TASK DESCRIPTION ::
Your answer is a copy of every line in the records where "Bifidobacterium" appears.

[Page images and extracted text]

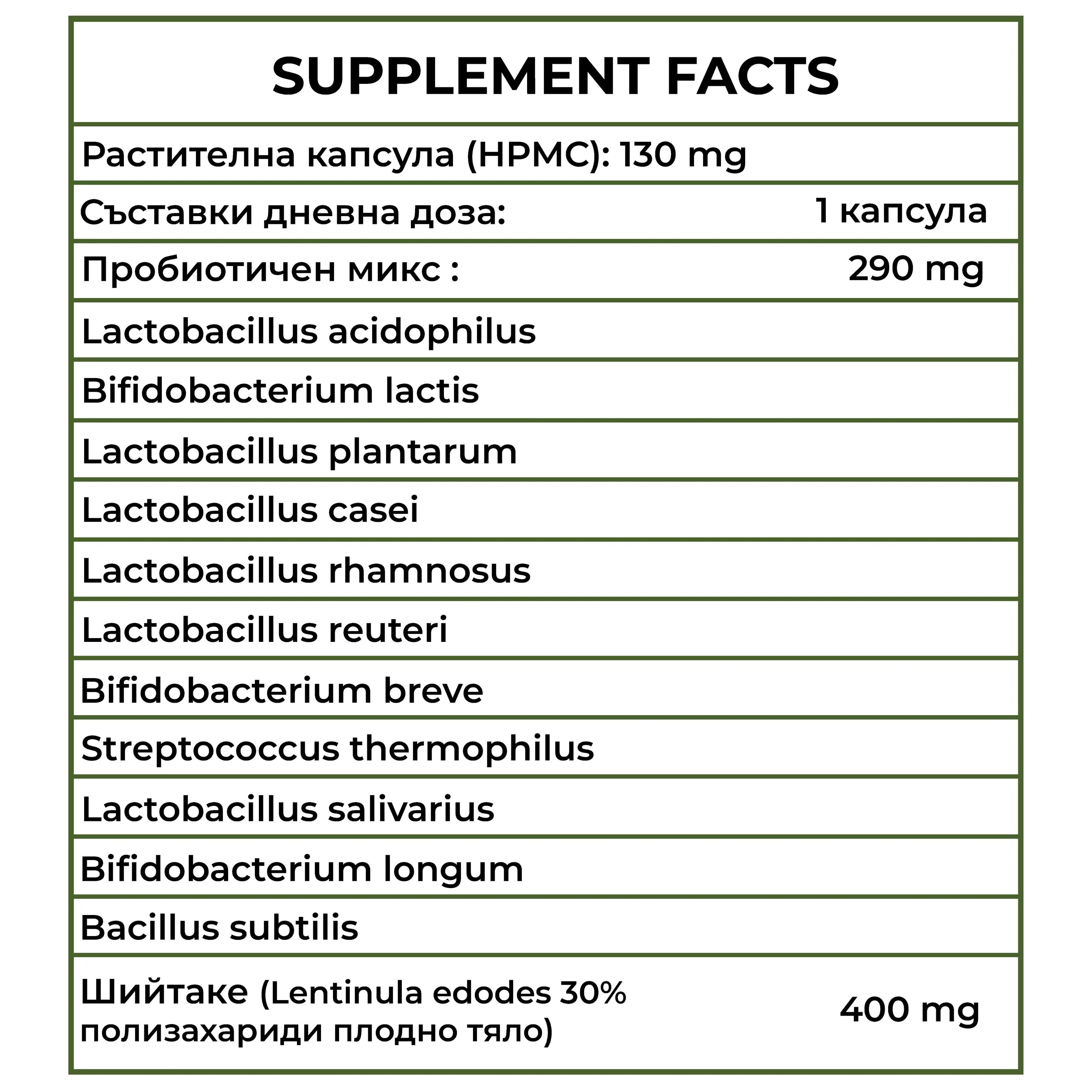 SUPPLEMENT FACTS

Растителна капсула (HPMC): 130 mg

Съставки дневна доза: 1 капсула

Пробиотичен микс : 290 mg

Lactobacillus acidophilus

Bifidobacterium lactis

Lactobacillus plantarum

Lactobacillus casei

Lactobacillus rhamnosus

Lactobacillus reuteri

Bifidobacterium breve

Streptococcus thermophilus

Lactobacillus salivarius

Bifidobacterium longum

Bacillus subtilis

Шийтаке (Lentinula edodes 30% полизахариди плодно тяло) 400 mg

SOLUTION TO THIS PROBLEM ::
Bifidobacterium lactis
Bifidobacterium breve
Bifidobacterium longum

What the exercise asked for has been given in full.